Upon considering this argument, it is evident that a person cannot be both vegetarian and pro-choice, at least not if they are vegetarian for moral reasons (dietary reasons aside). If you believe it is wrong to kill animals, you must also believe it is wrong to kill unborn children for they fall into the category of animal at minimum. Many people also refuse to eat animals or animal products for religious reasons…but do these people know that many big companies (example: Pepsi) perform research on aborted fetuses to create new flavors or products?
In Québec there has been a recent controversy over Islamic halal meat production. Halal meat requires that the throat of an animal be cut, letting it bleed to death.” The Parti Québecois (PQ) claims that both consumer rights and animal rights are at stake here, and that halal meat production facilities must be thoroughly examined. The PQ stated that "This type of slaughter slams directly against Québécois values." Isn’t it ironic that many Quebecers are concerned about animal suffering and the slaughter of animals, but do not take into consideration the potential suffering inflicted upon human life in every abortion?

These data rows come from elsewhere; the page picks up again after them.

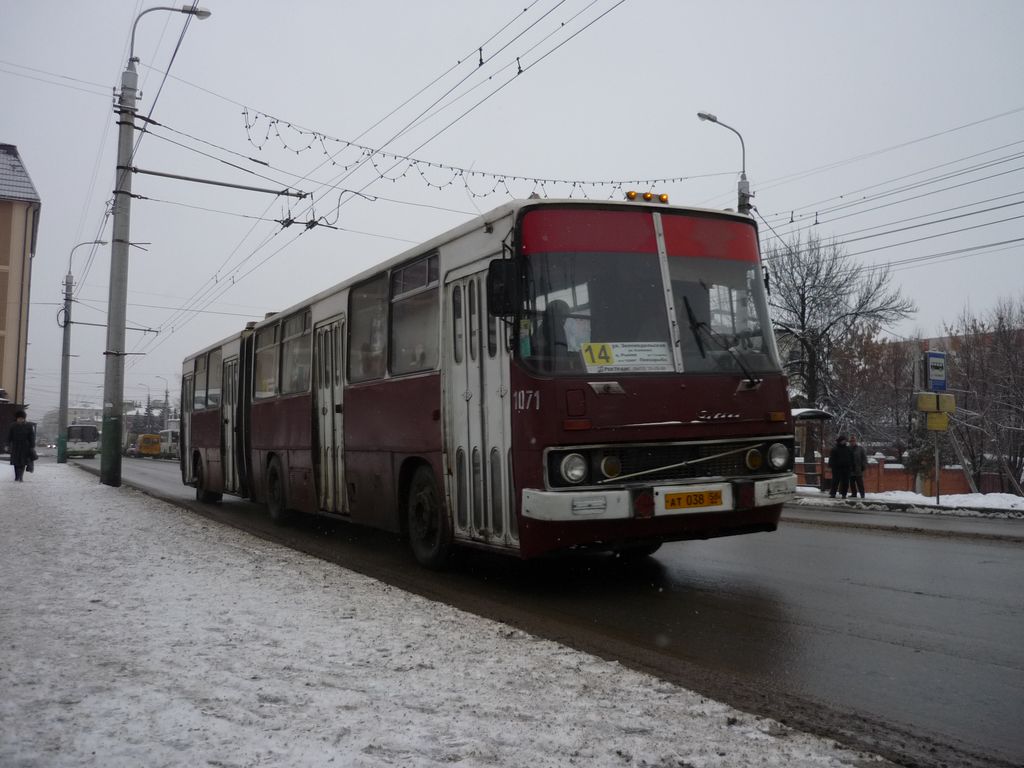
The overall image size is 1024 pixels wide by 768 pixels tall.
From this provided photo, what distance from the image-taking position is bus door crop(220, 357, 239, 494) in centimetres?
1620

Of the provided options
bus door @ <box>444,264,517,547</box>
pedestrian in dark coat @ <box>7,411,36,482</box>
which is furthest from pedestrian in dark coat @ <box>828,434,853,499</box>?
pedestrian in dark coat @ <box>7,411,36,482</box>

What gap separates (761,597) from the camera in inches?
291

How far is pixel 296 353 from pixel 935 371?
1399 cm

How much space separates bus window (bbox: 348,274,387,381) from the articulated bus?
77 centimetres

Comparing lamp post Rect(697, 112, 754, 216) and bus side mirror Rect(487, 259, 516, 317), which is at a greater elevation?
lamp post Rect(697, 112, 754, 216)

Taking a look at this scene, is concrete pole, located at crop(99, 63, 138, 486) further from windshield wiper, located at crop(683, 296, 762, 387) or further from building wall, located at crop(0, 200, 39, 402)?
building wall, located at crop(0, 200, 39, 402)

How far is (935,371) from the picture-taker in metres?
20.2

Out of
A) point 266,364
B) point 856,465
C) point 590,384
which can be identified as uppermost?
point 266,364

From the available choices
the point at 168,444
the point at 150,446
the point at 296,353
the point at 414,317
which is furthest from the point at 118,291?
the point at 168,444

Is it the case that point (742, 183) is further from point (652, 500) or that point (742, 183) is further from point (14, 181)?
point (14, 181)

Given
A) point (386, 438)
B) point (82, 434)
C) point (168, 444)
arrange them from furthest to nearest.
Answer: point (82, 434) → point (168, 444) → point (386, 438)

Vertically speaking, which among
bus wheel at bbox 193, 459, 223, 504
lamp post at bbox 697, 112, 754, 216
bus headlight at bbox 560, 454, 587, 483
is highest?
lamp post at bbox 697, 112, 754, 216

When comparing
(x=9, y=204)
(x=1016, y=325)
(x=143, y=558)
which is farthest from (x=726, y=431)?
(x=9, y=204)

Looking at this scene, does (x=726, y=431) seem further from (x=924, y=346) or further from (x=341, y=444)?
(x=924, y=346)
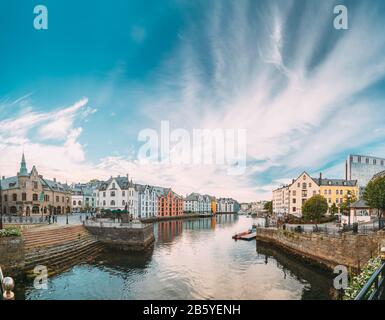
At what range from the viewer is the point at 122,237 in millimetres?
31469

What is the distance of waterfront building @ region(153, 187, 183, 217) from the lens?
92225 mm

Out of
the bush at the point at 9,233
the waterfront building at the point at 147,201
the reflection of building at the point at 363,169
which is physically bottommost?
the waterfront building at the point at 147,201

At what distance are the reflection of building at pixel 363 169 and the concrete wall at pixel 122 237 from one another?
208 ft

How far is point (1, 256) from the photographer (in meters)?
17.8

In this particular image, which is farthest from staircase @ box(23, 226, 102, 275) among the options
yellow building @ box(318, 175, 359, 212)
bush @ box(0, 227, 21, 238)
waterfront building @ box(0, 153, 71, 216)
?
yellow building @ box(318, 175, 359, 212)

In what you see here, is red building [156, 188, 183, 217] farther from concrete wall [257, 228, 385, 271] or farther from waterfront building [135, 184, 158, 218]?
concrete wall [257, 228, 385, 271]

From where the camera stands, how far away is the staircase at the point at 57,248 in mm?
19625

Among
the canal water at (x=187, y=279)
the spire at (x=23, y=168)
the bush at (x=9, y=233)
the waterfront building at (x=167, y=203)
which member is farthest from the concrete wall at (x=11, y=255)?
the waterfront building at (x=167, y=203)

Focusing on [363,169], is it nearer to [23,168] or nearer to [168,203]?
[168,203]

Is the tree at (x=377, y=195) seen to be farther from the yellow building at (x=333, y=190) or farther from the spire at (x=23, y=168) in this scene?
Answer: the spire at (x=23, y=168)

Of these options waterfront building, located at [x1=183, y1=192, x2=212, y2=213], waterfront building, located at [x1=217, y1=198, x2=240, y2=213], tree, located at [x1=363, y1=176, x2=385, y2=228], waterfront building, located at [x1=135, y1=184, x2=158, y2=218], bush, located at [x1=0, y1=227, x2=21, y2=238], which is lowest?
waterfront building, located at [x1=217, y1=198, x2=240, y2=213]

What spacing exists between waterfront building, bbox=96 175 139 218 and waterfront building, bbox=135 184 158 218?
7.49 metres
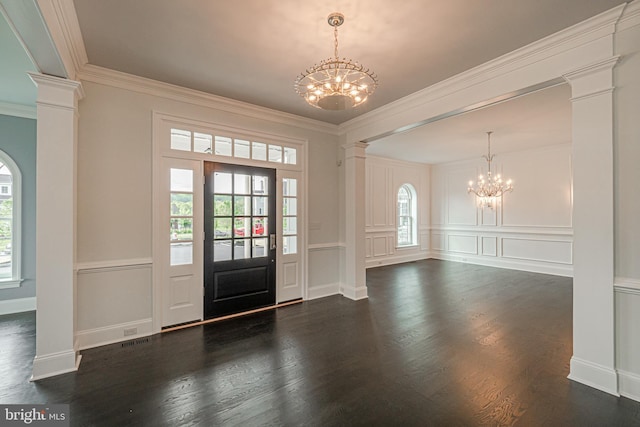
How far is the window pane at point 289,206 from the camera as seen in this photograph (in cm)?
440

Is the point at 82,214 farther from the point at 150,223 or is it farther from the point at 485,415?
the point at 485,415

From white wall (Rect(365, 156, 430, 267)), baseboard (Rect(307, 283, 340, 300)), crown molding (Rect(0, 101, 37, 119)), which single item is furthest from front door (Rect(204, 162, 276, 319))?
white wall (Rect(365, 156, 430, 267))

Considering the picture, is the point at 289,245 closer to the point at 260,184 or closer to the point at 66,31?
the point at 260,184

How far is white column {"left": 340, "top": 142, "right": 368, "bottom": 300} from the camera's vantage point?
15.3 ft

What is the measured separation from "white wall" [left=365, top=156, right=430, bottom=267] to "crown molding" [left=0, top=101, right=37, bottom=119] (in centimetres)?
643

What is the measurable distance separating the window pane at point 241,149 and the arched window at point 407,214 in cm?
561

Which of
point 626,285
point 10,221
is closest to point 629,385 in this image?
point 626,285

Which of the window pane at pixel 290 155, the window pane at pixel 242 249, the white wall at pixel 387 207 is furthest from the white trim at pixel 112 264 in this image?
the white wall at pixel 387 207

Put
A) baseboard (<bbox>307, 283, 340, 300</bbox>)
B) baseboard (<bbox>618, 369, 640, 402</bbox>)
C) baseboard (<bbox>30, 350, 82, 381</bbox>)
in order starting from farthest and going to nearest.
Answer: baseboard (<bbox>307, 283, 340, 300</bbox>) → baseboard (<bbox>30, 350, 82, 381</bbox>) → baseboard (<bbox>618, 369, 640, 402</bbox>)

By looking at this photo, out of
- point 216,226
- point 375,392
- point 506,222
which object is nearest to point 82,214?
point 216,226

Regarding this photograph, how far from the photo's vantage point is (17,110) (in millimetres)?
3982

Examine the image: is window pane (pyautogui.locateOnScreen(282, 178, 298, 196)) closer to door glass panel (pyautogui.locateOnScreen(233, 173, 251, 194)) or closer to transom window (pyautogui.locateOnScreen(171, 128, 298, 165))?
transom window (pyautogui.locateOnScreen(171, 128, 298, 165))

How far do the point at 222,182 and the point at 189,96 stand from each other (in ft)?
3.72

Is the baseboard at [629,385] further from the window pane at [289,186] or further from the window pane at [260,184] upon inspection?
the window pane at [260,184]
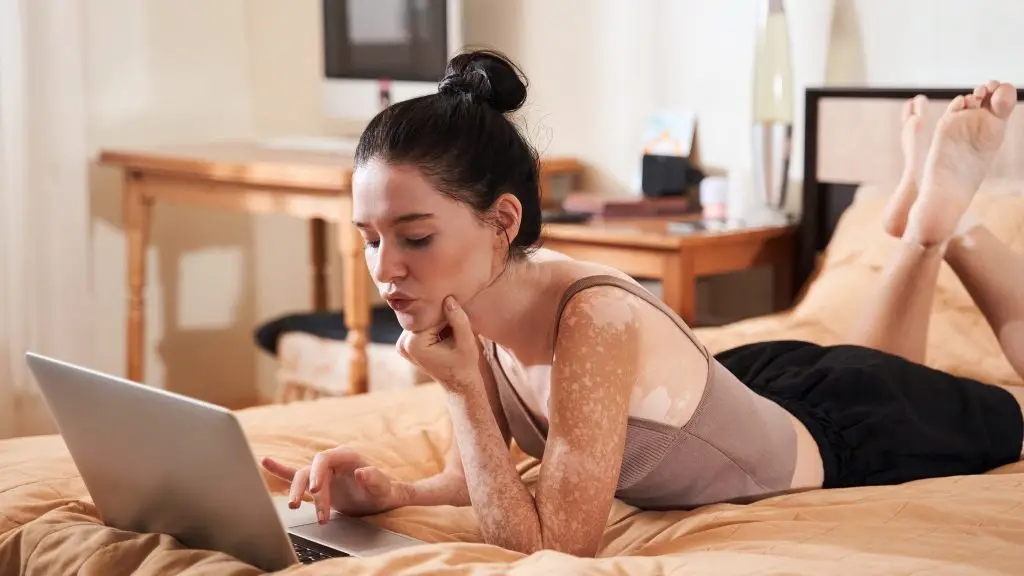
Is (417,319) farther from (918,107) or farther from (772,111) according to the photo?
(772,111)

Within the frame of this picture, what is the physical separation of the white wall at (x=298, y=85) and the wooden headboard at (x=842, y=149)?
0.08 m

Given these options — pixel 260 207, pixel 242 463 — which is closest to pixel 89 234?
pixel 260 207

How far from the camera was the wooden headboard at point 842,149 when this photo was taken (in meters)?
2.67

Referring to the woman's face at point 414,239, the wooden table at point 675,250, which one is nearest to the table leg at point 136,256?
the wooden table at point 675,250

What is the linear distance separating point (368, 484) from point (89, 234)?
2.19 meters

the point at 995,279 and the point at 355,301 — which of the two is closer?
the point at 995,279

A second point I would like to emphasize is the inconsistency in the trend of eating only organic, natural foods while simultaneously consuming contraceptive pills. Many people are rightfully concerned about the levels of synthetic pesticides and chemicals added to nutrition. However, these same people also tend to advocate the use of contraceptives such as the birth control pill, the morning-after pill, IUDs, and condoms. Again, we see a certain level of hypocrisy here. On the one hand, a person may argue that you have to be very careful with the food you put in your body, that it must be healthy and free of rubbish. On the other hand, this same person claims contraceptive pills should be available to all women, even though these synthetic hormones have been shown to produce some negative health problems. Sound familiar?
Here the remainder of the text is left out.